Just as there are spaces between a fence’s slats and posts, there are gaps between the different taste buds and glands of your tongue. And in some instances these gaps can collect debris, Comer says. “It could be dead bacteria if you’ve been fighting off a cold or infection, or mucous if you’ve been congested,” he says. Both types of debris are fairly harmless, and their accumulation can give your tongue a whitish appearance, he says.
Another reason a tongue could become tinged white is if its taste buds and glands become dried out, either because you have dry mouth from medications, or because you’ve been breathing through your mouth. That dryness can lead to swelling or overgrowth, which can give the taste buds and glands a whitish appearance. When swollen, bacteria and cell detritus is also more likely to collect, which can make the white appearance more pronounced. “We’re intended to breathe through our noses, not our mouths,” Comer explains. “You want your tongue to stay good and moist, which is difficult when you breathe with your mouth open.”
Returning to your mirror, stick your tongue out again and look toward its back half—the part that would normally be tucked down in your throat. This is where that white stuff is most apparent. “Anything that might collect on the front of the tongue tends to get cleared away, because that’s where your saliva collects, and you rub that part against your food and the insides of your mouth,” Comer says.
The back of your tongue, your tonsils and other tissues in your throat are actually designed to collect debris—whether it’s stuff that has worked its way down from your mouth and nasal passages, or up from your stomach. Your tongue and tonsils do this in order to help your immune sample anything that’s coming into and out of your body, Comer says. Many of them can change your tongue’s hue.
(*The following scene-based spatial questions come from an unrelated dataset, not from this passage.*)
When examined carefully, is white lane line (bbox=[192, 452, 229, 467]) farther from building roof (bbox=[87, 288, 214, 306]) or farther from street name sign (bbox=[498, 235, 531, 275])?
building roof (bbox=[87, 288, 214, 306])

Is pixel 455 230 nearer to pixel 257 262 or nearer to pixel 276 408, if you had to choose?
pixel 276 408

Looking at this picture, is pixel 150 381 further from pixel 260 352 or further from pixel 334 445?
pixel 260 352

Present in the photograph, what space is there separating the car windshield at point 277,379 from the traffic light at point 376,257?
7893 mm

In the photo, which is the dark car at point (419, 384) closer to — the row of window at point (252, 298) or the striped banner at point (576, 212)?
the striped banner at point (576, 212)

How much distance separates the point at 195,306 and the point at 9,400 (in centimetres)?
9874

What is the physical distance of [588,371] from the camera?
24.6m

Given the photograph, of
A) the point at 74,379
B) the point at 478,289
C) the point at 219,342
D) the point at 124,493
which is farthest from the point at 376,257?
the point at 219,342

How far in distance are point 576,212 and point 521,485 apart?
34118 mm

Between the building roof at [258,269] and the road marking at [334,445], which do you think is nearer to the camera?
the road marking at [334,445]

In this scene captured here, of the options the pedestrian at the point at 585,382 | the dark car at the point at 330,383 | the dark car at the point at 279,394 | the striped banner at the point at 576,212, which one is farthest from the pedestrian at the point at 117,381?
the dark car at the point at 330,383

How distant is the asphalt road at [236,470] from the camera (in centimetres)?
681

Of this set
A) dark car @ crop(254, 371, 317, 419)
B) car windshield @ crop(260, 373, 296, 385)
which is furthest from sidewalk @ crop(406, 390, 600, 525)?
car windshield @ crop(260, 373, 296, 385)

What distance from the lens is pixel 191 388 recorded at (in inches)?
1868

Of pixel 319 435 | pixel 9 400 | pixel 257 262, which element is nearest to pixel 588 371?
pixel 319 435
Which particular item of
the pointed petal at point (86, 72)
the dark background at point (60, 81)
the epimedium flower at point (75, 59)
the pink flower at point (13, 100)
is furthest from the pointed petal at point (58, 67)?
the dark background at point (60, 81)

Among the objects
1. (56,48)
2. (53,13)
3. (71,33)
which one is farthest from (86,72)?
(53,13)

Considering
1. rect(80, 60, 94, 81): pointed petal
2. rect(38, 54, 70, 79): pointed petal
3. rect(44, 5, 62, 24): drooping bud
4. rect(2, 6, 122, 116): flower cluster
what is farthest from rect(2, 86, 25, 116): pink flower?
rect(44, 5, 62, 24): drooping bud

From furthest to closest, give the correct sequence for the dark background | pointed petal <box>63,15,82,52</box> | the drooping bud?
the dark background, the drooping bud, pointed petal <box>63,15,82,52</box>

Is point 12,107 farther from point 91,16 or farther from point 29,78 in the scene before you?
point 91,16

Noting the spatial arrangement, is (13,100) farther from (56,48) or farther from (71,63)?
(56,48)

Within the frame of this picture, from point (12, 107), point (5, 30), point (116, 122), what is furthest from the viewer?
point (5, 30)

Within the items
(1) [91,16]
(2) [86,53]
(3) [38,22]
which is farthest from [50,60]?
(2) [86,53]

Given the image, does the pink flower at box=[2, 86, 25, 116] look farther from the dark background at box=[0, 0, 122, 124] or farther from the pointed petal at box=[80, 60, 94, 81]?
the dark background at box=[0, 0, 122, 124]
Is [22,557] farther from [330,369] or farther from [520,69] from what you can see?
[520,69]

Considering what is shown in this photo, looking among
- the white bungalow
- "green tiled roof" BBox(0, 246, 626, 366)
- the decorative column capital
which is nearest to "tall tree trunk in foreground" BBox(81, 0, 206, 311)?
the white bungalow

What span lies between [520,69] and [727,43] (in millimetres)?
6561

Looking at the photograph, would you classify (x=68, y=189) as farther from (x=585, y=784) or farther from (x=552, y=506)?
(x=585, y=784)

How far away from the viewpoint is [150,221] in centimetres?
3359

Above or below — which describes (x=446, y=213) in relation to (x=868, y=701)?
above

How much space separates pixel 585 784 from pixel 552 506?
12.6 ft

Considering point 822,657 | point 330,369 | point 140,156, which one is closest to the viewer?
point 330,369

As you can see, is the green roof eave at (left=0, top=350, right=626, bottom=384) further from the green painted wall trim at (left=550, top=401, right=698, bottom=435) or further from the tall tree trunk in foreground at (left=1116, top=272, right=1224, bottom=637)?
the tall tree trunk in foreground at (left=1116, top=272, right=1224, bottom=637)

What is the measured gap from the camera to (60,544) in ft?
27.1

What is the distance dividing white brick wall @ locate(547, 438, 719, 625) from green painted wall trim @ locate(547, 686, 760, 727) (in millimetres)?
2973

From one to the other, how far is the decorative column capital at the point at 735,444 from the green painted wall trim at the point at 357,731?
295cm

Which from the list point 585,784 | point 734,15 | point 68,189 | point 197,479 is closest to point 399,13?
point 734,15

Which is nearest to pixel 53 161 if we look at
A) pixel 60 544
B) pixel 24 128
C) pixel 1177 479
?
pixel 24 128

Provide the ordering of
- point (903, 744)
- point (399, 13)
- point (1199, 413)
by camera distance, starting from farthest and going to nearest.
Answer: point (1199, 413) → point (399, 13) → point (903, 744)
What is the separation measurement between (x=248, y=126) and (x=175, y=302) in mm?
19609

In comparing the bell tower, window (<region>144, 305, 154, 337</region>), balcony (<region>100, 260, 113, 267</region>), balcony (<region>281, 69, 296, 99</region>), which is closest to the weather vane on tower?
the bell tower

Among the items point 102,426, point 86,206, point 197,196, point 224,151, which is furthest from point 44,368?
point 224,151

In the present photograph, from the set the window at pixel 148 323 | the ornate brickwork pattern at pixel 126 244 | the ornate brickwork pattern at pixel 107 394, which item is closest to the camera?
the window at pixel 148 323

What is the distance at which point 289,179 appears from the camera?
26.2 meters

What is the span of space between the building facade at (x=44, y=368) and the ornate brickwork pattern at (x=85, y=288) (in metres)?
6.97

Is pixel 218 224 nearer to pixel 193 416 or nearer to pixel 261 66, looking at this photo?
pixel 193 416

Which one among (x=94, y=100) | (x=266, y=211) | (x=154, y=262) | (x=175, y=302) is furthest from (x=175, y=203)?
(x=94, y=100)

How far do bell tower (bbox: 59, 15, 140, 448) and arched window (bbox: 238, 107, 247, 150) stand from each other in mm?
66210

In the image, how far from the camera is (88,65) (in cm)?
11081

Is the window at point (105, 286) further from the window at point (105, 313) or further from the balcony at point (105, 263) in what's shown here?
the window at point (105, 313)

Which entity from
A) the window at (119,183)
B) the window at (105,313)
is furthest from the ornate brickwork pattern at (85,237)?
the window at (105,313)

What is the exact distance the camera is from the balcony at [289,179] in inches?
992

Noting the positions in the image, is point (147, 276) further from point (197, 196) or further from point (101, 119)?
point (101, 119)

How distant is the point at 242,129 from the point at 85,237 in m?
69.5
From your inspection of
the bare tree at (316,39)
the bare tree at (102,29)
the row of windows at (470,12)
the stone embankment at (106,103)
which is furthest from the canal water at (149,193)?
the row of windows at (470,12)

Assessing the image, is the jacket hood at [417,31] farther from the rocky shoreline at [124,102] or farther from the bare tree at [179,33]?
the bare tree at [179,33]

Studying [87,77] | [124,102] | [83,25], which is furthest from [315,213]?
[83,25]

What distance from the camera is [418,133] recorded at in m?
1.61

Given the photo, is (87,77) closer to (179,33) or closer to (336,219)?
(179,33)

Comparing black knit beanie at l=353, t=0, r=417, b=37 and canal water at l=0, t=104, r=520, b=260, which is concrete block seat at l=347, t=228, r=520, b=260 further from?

Some Eastern medicine traditions have long held that the color of a person’s tongue can reveal a range of ailments, from diabetes and indigestion to bronchitis. (Indeed, many acupuncture appointments begin with the practitioner asking the client to stick out their tongue for an initial clue as to what may be going on inside the body.) And newer research appears to support that practice. One recent Carnegie Mellon University study found a spectrum of different tongue shades—from blues and purples to grays—can indicate kidney or digestive disease.
So is a white tongue a cause for concern? “If it’s associated with a sore throat that doesn’t go away for a few weeks, or blood in your saliva, or difficulty swallowing, or weight loss, then those are reasons to see a doctor,” Comer says. Ditto bad breath or a fever.
If you have any of those symptoms, you could have some kind of infection, virus or digestive issue—any one of which could cause the kind of debris accumulation or dryness that leads to that whitish residue. Even certain forms of cancer or diabetes have been associated with a whitish tongue appearance, though Comer says this is rare and probably not a reliable way to keep an eye out for either condition.
If the white stuff just bugs you, Comer recommends rinsing with salt water between meals and brushing your tongue when you brush your teeth. “You can buy a special tongue scraper, but those are really just for people who gag when they use a brush,” he adds.